Today I further investigated the performance problems when Gradients are used. Although its not really the the pipeline's fault something had to be done - even Metal/Ocean spent significant time drawing gradients.
The problem is how EXA does handle fallbacks:
For EXA the only concern is wether something can be accessed by the CPU or GPU, so if it has to draw a gradient which is pinned to sysmem (because gradients for now are not accalerated) it has to access the destination and mask surface with the CPU, because composition is done in software.
The problem is that for now the only way to make the surface CPU-addressable is to copy the content from vram to sysram - so mask and destination contents are copied from vram to sysram and composition is done by the CPU.
Now imagine what happens if directly after that e.g. fillRect is called. EXA realizes that this operation can be done by the GPU, but the image content is now in sysram. So it copies mask/dest pixmap to vram again, and the fills the single rect.
This made the X-Server spend more that 50% of its cycles in memcpy, most of the time reading back contents from vram.

■ **Entries**

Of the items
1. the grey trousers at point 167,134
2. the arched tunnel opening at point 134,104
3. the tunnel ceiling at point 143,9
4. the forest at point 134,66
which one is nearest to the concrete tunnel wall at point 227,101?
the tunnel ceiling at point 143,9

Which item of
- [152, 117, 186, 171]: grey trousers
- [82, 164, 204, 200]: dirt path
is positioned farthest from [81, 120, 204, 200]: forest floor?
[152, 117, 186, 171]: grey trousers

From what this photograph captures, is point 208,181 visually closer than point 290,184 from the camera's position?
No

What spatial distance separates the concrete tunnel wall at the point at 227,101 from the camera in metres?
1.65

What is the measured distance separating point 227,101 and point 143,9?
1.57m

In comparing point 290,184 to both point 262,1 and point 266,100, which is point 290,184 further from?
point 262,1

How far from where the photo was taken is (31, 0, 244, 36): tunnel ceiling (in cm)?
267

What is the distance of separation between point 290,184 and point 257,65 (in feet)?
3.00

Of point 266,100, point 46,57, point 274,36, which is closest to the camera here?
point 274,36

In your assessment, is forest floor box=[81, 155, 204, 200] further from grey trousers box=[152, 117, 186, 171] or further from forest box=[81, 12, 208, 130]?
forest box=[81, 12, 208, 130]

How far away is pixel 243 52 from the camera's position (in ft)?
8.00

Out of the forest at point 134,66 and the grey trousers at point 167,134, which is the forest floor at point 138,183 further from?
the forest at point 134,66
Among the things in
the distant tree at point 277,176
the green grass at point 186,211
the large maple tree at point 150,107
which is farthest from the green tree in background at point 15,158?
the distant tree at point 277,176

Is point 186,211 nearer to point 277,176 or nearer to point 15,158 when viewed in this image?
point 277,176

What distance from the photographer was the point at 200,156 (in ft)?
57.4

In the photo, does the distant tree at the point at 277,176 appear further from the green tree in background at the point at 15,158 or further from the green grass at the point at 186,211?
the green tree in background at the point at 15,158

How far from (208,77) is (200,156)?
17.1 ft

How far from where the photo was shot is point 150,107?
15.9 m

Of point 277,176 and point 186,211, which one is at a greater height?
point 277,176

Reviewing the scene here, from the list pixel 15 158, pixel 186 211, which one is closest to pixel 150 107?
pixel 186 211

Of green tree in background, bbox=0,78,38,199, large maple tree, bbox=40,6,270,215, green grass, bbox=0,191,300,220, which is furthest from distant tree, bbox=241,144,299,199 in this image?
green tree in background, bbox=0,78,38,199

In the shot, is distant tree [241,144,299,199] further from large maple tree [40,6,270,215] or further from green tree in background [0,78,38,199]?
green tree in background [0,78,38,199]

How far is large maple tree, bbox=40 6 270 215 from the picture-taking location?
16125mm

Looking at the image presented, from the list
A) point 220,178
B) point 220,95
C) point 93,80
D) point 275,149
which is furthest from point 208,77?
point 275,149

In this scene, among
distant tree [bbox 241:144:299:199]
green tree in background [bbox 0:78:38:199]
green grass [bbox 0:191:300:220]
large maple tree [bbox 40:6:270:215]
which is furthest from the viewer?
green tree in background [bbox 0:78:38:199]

■ **Goals**
(a) Reproduce the rows from the line containing "Of green tree" through the last line of the rows, both ends included.
(b) Resume the post on EXA gradient fallbacks after its final sentence.

■ **Per-task answers**
(a)
Of green tree in background, bbox=0,78,38,199, large maple tree, bbox=40,6,270,215, green grass, bbox=0,191,300,220, which is furthest from distant tree, bbox=241,144,299,199 in this image?
green tree in background, bbox=0,78,38,199

In the shot, is distant tree [241,144,299,199] further from large maple tree [40,6,270,215] or further from green tree in background [0,78,38,199]?
green tree in background [0,78,38,199]

How far is large maple tree, bbox=40 6 270 215 from the picture-taking location?
16125mm

Looking at the image presented, from the list
A) point 220,178
B) point 220,95
C) point 93,80
D) point 275,149
which is furthest from point 208,77?
point 275,149

In this scene, among
distant tree [bbox 241:144:299:199]
green tree in background [bbox 0:78:38:199]
green grass [bbox 0:191:300:220]
large maple tree [bbox 40:6:270:215]
which is furthest from the viewer?
green tree in background [bbox 0:78:38:199]

(b)
The workarround for this problem was to allocate a 256x256 gradient-buffer-tile. So if a gradient would be used for composition it is drawn into this tile and then the tile is used instead of the "real" gradient as source.
The trick is that the tile-pixmap is never altered by the GPU, so the only copying is sysram->vram, once when the composition happens.
This workarround makes Netbeans-main-window-resizing a lot faster and also helps Nimbus which uses gradients even more. The drawback is once gradients will be accalerated, we will do a useless composition step - and the memory wasted for the buffer-tile.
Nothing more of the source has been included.